→ PROBLEM SET
(a) In the sibling story, what three steps make up the "3 prong approach"?
(b) Reproduce the sibling story word for word, everything from "Jack checks to" down to "to cause trouble...".

[START GIVEN TEXT]

Not certifiable, just unhinged. I suspect they've been convening at midnight for strategizing sessions to plot my demise. I can only imagine they unfold a little something like this.

Jack checks to see that I'm sleeping. He peeks in my room, sees the drool puddling on my pillow and feels safe to creep into Riley's room. "Hey sis, wake up!" he whispers. "Oh it's my older sibling. How are you dear brother?" "I'm fine, but concerned. Now listen, I know behind closed doors like this, we truly love and cherish each other, but we really need to step it up a notch for the big show during the day. We are not fighting enough! We have to remember our 3 prong approach: fight, frustrate and foil. My graph here clearly shows that when we argue over a toy or food item, Mom and Dad drop their "What a good listener" act and blow a gasket, 5 times out of 10. We need to increase our effectiveness and get those numbers up."


Looking to cause trouble...

[END GIVEN TEXT]
[START DATASET EXTRACT]

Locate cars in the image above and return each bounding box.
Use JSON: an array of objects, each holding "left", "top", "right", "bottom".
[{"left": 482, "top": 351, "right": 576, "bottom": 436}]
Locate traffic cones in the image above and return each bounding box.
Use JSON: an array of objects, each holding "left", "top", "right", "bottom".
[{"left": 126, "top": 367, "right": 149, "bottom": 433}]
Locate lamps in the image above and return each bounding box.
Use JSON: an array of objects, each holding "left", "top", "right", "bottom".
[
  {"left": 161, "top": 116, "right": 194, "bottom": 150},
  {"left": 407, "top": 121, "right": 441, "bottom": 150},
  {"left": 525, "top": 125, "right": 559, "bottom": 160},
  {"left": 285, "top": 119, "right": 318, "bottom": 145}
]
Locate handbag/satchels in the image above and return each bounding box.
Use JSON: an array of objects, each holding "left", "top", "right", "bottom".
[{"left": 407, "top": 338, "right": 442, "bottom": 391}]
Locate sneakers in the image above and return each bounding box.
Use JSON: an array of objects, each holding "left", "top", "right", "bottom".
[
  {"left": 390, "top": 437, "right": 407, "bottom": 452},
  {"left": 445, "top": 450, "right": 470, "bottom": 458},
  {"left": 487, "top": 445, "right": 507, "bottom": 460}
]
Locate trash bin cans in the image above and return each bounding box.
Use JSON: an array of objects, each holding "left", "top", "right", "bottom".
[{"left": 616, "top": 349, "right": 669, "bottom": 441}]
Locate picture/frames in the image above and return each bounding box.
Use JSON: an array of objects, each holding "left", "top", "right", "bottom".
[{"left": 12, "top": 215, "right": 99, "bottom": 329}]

[END DATASET EXTRACT]
[START DATASET EXTRACT]

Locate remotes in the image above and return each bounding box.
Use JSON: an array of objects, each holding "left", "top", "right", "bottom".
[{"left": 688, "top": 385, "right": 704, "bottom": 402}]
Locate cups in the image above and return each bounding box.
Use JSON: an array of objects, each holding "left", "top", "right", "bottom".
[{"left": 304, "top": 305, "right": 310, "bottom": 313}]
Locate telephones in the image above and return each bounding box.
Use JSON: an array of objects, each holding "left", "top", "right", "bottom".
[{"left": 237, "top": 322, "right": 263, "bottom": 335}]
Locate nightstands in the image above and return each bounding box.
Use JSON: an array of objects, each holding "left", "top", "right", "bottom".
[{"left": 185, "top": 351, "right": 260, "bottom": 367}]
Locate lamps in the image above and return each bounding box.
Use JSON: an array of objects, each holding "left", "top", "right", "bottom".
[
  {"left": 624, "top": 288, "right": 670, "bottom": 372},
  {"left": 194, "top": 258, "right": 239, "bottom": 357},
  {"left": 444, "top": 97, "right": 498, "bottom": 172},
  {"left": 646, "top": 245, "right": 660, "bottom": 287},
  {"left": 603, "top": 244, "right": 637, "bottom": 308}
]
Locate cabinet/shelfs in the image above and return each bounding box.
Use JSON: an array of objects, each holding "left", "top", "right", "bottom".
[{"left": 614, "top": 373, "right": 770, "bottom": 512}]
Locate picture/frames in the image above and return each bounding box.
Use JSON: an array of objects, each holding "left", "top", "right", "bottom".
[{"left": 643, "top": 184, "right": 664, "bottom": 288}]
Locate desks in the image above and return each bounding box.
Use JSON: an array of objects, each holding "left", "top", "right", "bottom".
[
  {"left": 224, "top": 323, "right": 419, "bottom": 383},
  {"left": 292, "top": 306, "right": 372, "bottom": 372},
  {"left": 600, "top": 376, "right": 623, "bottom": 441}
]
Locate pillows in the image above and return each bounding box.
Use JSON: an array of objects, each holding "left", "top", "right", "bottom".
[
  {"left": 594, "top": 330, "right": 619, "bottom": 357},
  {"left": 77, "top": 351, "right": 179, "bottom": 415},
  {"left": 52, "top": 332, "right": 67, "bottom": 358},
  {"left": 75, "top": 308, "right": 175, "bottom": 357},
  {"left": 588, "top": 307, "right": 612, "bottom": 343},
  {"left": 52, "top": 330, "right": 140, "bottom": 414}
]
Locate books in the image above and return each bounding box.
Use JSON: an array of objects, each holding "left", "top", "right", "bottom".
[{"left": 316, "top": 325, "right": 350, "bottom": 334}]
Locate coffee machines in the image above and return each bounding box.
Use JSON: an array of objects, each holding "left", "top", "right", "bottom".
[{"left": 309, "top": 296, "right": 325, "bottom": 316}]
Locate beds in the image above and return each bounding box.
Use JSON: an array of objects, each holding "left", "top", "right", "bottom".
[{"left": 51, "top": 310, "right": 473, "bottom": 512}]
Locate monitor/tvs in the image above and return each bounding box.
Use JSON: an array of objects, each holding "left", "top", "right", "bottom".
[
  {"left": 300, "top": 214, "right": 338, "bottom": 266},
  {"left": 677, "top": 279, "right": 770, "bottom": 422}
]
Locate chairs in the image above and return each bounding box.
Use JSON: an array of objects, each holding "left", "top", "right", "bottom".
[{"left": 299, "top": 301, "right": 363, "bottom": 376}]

[END DATASET EXTRACT]
[START DATASET EXTRACT]

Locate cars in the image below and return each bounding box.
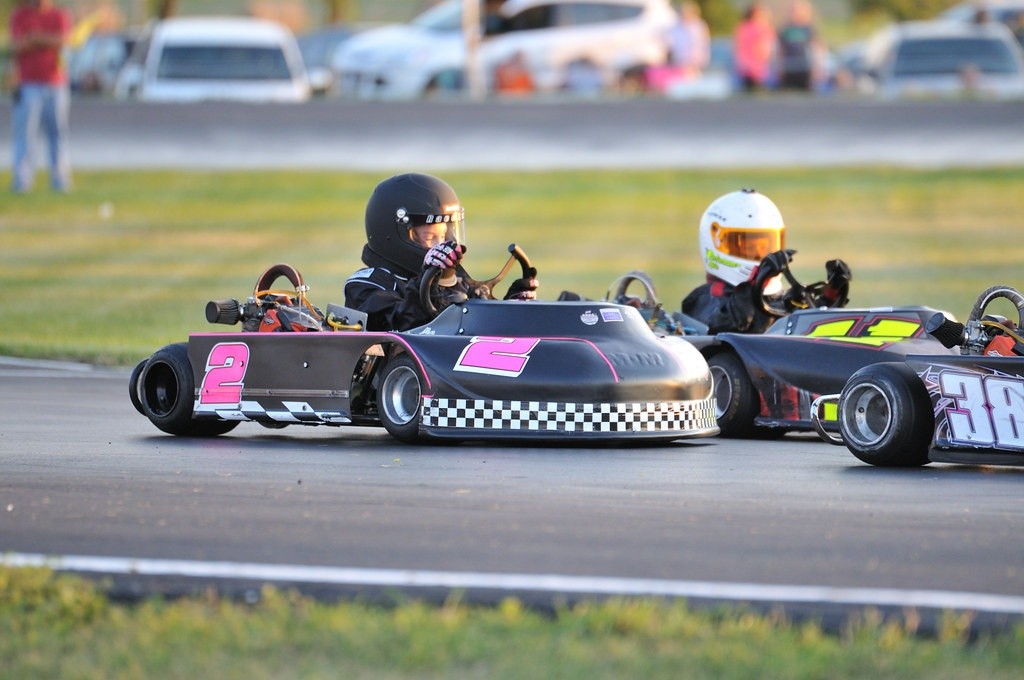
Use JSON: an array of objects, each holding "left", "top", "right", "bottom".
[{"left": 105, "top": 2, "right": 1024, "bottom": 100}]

[END DATASET EXTRACT]

→ RESULTS FOR EACH TASK
(a) Fight, frustrate and foil.

(b)
Jack checks to see that I'm sleeping. He peeks in my room, sees the drool puddling on my pillow and feels safe to creep into Riley's room. "Hey sis, wake up!" he whispers. "Oh it's my older sibling. How are you dear brother?" "I'm fine, but concerned. Now listen, I know behind closed doors like this, we truly love and cherish each other, but we really need to step it up a notch for the big show during the day. We are not fighting enough! We have to remember our 3 prong approach: fight, frustrate and foil. My graph here clearly shows that when we argue over a toy or food item, Mom and Dad drop their "What a good listener" act and blow a gasket, 5 times out of 10. We need to increase our effectiveness and get those numbers up."


Looking to cause trouble...